留守番 | とある受験の能力開発

留守番


確か夕方だったと思うのですが、私は一人で留守番をしていました。

しばらくテレビを見ていたのですが、そのうちすっかり飽きてしまいなんとなく窓を開けて外を眺めました。

すると、突然アパートの隣室の窓が開いて、女の子が半ば体を乗り出すようにして顔を覗かせました。

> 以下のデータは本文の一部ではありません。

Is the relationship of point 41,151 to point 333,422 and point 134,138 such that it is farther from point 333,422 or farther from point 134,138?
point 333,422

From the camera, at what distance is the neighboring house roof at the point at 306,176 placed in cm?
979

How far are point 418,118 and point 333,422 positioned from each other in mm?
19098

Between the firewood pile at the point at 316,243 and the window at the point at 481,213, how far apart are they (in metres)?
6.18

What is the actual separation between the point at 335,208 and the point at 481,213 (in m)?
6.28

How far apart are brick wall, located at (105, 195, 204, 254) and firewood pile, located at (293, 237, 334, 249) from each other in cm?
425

私より2、3歳年上らしい、見知らぬその女の子と何か会話をしたような気もするのですが、その内容は憶えていません。

そのうち、女の子は

「外で遊ぼう」

と言い出しました。

私は

「ドアが開かない」

と答えました。

すると女の子は

「窓から出ればいいのに」

と言って、笑いながらヒラリと手すりを越えて飛び降り、下の草むらにポンと着地しました。

「早くおいでよ」

と手を振っているのを見て、私も

「なんだ簡単じゃん」

と思って続いて降りようとしました。

その時背後で悲鳴が聞こえ、次の瞬間私は畳の上に投げ倒されてました。

見上げると鬼のような形相の母がいて、私はおしっこをチビリました。

そこは3階でした。

もし窓から飛び降りていたら軽い怪我では済まなかったでしょう。

年が経つにつれて、「あの時母の帰りがもう少し遅かったら」と思ってゾッとするようになりました。

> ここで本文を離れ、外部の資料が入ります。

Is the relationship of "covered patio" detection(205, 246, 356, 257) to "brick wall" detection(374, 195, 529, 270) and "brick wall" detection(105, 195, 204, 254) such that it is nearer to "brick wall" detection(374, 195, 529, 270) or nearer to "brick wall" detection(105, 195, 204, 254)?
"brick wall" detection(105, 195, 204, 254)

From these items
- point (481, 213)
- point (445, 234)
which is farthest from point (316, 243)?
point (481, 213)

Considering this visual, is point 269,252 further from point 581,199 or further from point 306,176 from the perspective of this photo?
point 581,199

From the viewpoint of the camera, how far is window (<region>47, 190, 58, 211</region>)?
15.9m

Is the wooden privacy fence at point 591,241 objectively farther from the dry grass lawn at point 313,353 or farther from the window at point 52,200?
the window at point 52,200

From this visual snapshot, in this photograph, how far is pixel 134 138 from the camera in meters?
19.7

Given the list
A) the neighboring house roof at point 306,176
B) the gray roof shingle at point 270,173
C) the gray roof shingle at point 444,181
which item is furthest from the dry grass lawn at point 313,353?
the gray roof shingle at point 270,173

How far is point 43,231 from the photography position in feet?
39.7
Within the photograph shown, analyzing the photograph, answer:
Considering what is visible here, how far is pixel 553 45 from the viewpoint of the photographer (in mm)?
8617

ついでですが、アパートの隣室に子供はいなかったそうです。

私が

「だって、さっき隣の窓から飛び降りた子がいたもん!平気だったもん!」

と言い張るので母が確認しに行ったのです。

隣室の老夫婦は、そんな女の子は全く知らないと言っていたそうです。

お陰で私はウソツキだと叱られ、一週間のおやつ禁止が言い渡されました。(3日目に恩赦が出ましたが)

もしかしたら私の見間違いか、空想の産物なのかもしれません。

でも、幼い子供が窓から転落して死亡したというニュースを見るたびに、あの女の子のことを思い出してしまいます。

幼い子供さんをお持ちのかた、どうか気を付けてください。

「もし窓の外で誰かに誘われてもついていっちゃ駄目よ」

と、念のために教えてあげてください。

バカみたいかもしれませんが、でも万一ということがありますから。